■ Problem description
Could you please retype all of the entries exactly as they appear?

[Collected data]
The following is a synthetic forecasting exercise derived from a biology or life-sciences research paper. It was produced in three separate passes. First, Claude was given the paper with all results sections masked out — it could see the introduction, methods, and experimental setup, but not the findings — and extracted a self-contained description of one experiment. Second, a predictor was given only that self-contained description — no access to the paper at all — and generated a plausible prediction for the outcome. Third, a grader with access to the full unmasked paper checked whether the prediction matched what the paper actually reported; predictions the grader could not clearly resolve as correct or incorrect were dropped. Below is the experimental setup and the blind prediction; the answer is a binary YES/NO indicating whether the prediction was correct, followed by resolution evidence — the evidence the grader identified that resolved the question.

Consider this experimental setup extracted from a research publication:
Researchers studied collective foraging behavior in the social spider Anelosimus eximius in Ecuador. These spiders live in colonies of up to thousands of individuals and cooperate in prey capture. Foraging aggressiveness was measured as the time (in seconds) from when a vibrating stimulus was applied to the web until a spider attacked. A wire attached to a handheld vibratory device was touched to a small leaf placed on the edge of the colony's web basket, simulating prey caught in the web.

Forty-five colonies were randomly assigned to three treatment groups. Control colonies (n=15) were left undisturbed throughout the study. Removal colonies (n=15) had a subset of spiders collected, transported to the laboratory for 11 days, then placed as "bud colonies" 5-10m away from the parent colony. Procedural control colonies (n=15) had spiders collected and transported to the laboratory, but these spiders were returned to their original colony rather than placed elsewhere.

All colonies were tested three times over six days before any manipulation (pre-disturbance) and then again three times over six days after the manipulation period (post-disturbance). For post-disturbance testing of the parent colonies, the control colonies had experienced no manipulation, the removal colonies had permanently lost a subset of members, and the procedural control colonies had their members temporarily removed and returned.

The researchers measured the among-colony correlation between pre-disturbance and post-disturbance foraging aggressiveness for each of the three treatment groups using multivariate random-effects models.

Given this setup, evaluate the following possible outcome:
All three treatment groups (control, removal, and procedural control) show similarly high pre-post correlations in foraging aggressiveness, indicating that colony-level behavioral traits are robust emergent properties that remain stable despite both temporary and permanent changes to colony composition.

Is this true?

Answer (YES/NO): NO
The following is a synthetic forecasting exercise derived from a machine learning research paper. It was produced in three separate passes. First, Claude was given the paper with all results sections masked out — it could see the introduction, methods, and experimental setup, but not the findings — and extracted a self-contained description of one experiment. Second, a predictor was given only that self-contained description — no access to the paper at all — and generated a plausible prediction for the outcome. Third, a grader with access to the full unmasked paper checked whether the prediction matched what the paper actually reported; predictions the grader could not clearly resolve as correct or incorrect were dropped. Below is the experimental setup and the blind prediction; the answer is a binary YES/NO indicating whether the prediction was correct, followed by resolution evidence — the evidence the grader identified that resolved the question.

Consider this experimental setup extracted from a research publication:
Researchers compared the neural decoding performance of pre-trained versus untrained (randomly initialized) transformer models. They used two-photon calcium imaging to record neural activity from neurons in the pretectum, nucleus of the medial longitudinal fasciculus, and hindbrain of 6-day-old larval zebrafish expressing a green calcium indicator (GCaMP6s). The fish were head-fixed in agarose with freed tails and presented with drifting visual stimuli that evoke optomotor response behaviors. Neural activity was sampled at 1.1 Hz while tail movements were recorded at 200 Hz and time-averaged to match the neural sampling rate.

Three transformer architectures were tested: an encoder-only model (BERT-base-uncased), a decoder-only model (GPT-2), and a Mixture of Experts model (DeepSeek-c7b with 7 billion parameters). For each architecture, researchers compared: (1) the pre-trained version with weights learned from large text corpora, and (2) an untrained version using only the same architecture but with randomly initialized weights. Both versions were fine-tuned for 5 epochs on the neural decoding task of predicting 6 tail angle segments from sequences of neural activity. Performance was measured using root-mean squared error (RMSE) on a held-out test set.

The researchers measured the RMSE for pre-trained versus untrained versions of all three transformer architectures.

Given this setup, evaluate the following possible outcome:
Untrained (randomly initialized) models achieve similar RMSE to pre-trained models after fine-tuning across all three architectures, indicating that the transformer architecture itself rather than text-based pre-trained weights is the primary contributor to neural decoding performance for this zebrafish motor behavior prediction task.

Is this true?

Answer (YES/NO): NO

■ Solution to this exercise
The following is a synthetic forecasting exercise derived from a biology or life-sciences research paper. It was produced in three separate passes. First, Claude was given the paper with all results sections masked out — it could see the introduction, methods, and experimental setup, but not the findings — and extracted a self-contained description of one experiment. Second, a predictor was given only that self-contained description — no access to the paper at all — and generated a plausible prediction for the outcome. Third, a grader with access to the full unmasked paper checked whether the prediction matched what the paper actually reported; predictions the grader could not clearly resolve as correct or incorrect were dropped. Below is the experimental setup and the blind prediction; the answer is a binary YES/NO indicating whether the prediction was correct, followed by resolution evidence — the evidence the grader identified that resolved the question.

Consider this experimental setup extracted from a research publication:
Researchers studied collective foraging behavior in the social spider Anelosimus eximius in Ecuador. These spiders live in colonies of up to thousands of individuals and cooperate in prey capture. Foraging aggressiveness was measured as the time (in seconds) from when a vibrating stimulus was applied to the web until a spider attacked. A wire attached to a handheld vibratory device was touched to a small leaf placed on the edge of the colony's web basket, simulating prey caught in the web.

Forty-five colonies were randomly assigned to three treatment groups. Control colonies (n=15) were left undisturbed throughout the study. Removal colonies (n=15) had a subset of spiders collected, transported to the laboratory for 11 days, then placed as "bud colonies" 5-10m away from the parent colony. Procedural control colonies (n=15) had spiders collected and transported to the laboratory, but these spiders were returned to their original colony rather than placed elsewhere.

All colonies were tested three times over six days before any manipulation (pre-disturbance) and then again three times over six days after the manipulation period (post-disturbance). For post-disturbance testing of the parent colonies, the control colonies had experienced no manipulation, the removal colonies had permanently lost a subset of members, and the procedural control colonies had their members temporarily removed and returned.

The researchers measured the among-colony correlation between pre-disturbance and post-disturbance foraging aggressiveness for each of the three treatment groups using multivariate random-effects models.

Given this setup, evaluate the following possible outcome:
All three treatment groups (control, removal, and procedural control) show similarly high pre-post correlations in foraging aggressiveness, indicating that colony-level behavioral traits are robust emergent properties that remain stable despite both temporary and permanent changes to colony composition.

Is this true?

Answer (YES/NO): NO
The following is a synthetic forecasting exercise derived from a machine learning research paper. It was produced in three separate passes. First, Claude was given the paper with all results sections masked out — it could see the introduction, methods, and experimental setup, but not the findings — and extracted a self-contained description of one experiment. Second, a predictor was given only that self-contained description — no access to the paper at all — and generated a plausible prediction for the outcome. Third, a grader with access to the full unmasked paper checked whether the prediction matched what the paper actually reported; predictions the grader could not clearly resolve as correct or incorrect were dropped. Below is the experimental setup and the blind prediction; the answer is a binary YES/NO indicating whether the prediction was correct, followed by resolution evidence — the evidence the grader identified that resolved the question.

Consider this experimental setup extracted from a research publication:
Researchers compared the neural decoding performance of pre-trained versus untrained (randomly initialized) transformer models. They used two-photon calcium imaging to record neural activity from neurons in the pretectum, nucleus of the medial longitudinal fasciculus, and hindbrain of 6-day-old larval zebrafish expressing a green calcium indicator (GCaMP6s). The fish were head-fixed in agarose with freed tails and presented with drifting visual stimuli that evoke optomotor response behaviors. Neural activity was sampled at 1.1 Hz while tail movements were recorded at 200 Hz and time-averaged to match the neural sampling rate.

Three transformer architectures were tested: an encoder-only model (BERT-base-uncased), a decoder-only model (GPT-2), and a Mixture of Experts model (DeepSeek-c7b with 7 billion parameters). For each architecture, researchers compared: (1) the pre-trained version with weights learned from large text corpora, and (2) an untrained version using only the same architecture but with randomly initialized weights. Both versions were fine-tuned for 5 epochs on the neural decoding task of predicting 6 tail angle segments from sequences of neural activity. Performance was measured using root-mean squared error (RMSE) on a held-out test set.

The researchers measured the RMSE for pre-trained versus untrained versions of all three transformer architectures.

Given this setup, evaluate the following possible outcome:
Untrained (randomly initialized) models achieve similar RMSE to pre-trained models after fine-tuning across all three architectures, indicating that the transformer architecture itself rather than text-based pre-trained weights is the primary contributor to neural decoding performance for this zebrafish motor behavior prediction task.

Is this true?

Answer (YES/NO): NO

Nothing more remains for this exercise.